Nico also managed to catch this amazing looking Napoleon Wrasse - a fish that he’d been wanting to catch for many years.


We caught a lot of smaller fish too, but it's always great fun when you're not quite sure what you're going to hook in to next and all of these were new species for us, which really made our trip.









One of the best sights I saw whilst fishing was a Blue Whale spouting, with the back and tail coming out of the water as it descended in to the depths - it was absolutely huge! We also saw Dolphins and on the following day, which was Christmas Eve, we went on a safari in Yala National Park. In the space of 24 hours I saw a Blue Whale, Elephants, Water Buffalo, Monitor Lizards, Crocodiles, Wild Boar, Deer, Hares, Mongoose, Monkeys and a Leopard!



There were plenty of monkeys around, even around the hotel Dad and I were heading off fishing for the day and my Mum turned the TV on, which she had been watching the night before, and there was no reception. Later that morning, whilst we were fishing, she asked at the reception desk, and they got a mechanic in to have a look. It turned out that Monkeys had stolen the satellite dish!!

Christmas Eve turned out to be a very special one as our taxi driver, Kamal, and his family joined us for the safari - his wife Priyanka, his daughter Prishani and son Shehan. You couldn’t find a friendlier family and after the safari we had a great Christmas Eve gala dinner at our hotel with them, with a few beers afterwards!



On Christmas morning we went fishing (as you do!). Kamal took us to a river, so we took an LRF rod along with us to see if we could catch some new species. It only took 30 seconds or so for Dad to catch his first fish, which was only a few ounces, but it was certainly a new species. He dropped it back in the water whilst I was getting the camera out, then he saw the head of a Crocodile of about 10ft long loom up from the murky water and engulf the fish! He didn't have much chance of landing it on an LRF rod! Frustratingly, we didn’t get a picture of the fish - so we still don’t know what it was!

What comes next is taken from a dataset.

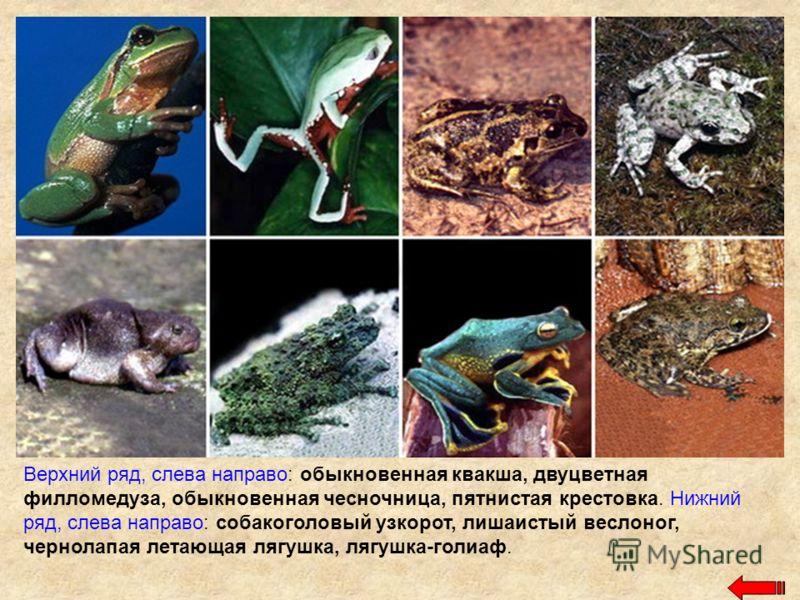Верхний ряд, слева направо: обыкновенная квакша, двуцветная филломедуза, обыкновенная чесночница, пятнистая крестовка. Нижний ряд, слева направо: собакоголовый узкорот, лишаистый веслоног, чернолапая летающая лягушка, лягушка-голиаф.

Just a few minutes later, we heard something running behind us along the road. We didn’t look behind at first, thinking it was a stray dog, which there were plenty of, but then, I looked around and it turned out to be a huge Monkey, probably about 4ft long! It missed us by a couple of feet and continued to run along the road for another 20m or so before disappearing behind the rocks!

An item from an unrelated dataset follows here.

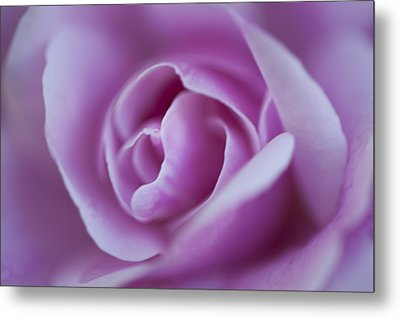 Pink Rose Metal Print by Phyllis Peterson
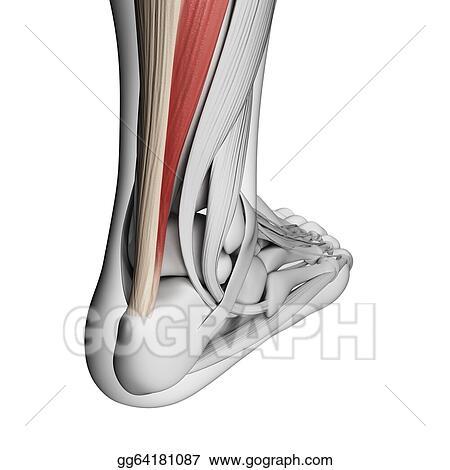 Stock Illustrations - Achilles tendon. Stock Clipart gg64181087 ...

Anyway, we moved after half an hour as we hadn’t had any interest since Dad hooked the Crocodile. We went to the estuary of another river, which was an amazing setting to fish in - there were Elephant footprints in the sand and loads of monkeys - on the other side of the river this time! There were many different types of birds, especially Kingfishers, including the Pied Kingfisher. We caught a new species for us both here (which I’m yet to find the name of), and I also landed a small GT on a crankbait.

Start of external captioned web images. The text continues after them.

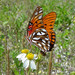 Small photo of Agraulis vanillae, Gulf Fritillary, Osceola County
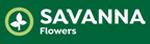 Savanna Flowers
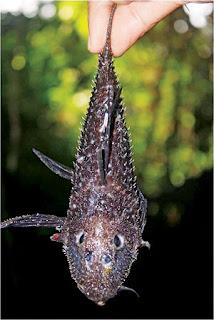 Ikan spesies baharu
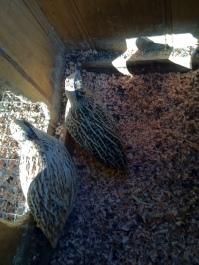 Jap quail in coop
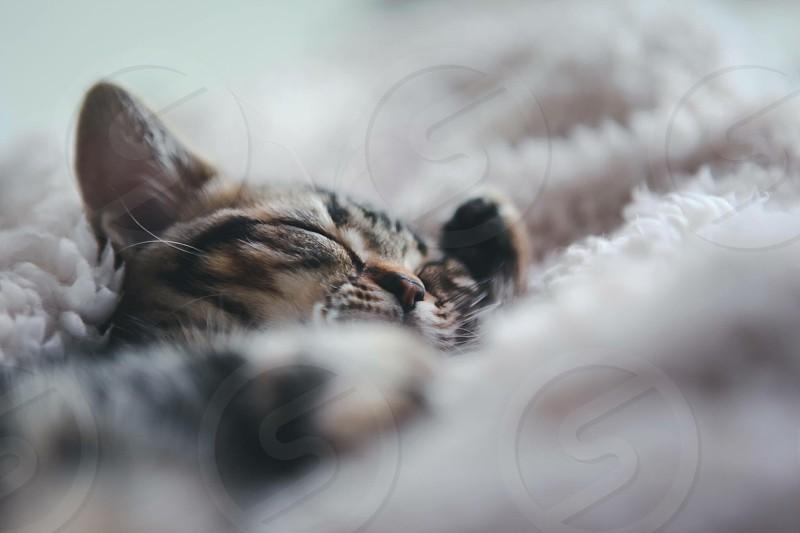 Kitten cat pets photo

We had a fantastic time in Kirinda, and we really enjoyed our stay at Elephant Reach Resort and fishing with Nico. Both Nico and his mate Achila were brilliant and Nico was arguably the best guide we’ve ever fished with - his knowledge and experience of fishing for a multitude of species all across the world is mind-blowing! Not only that, he's a great guy, very friendly and very helpful.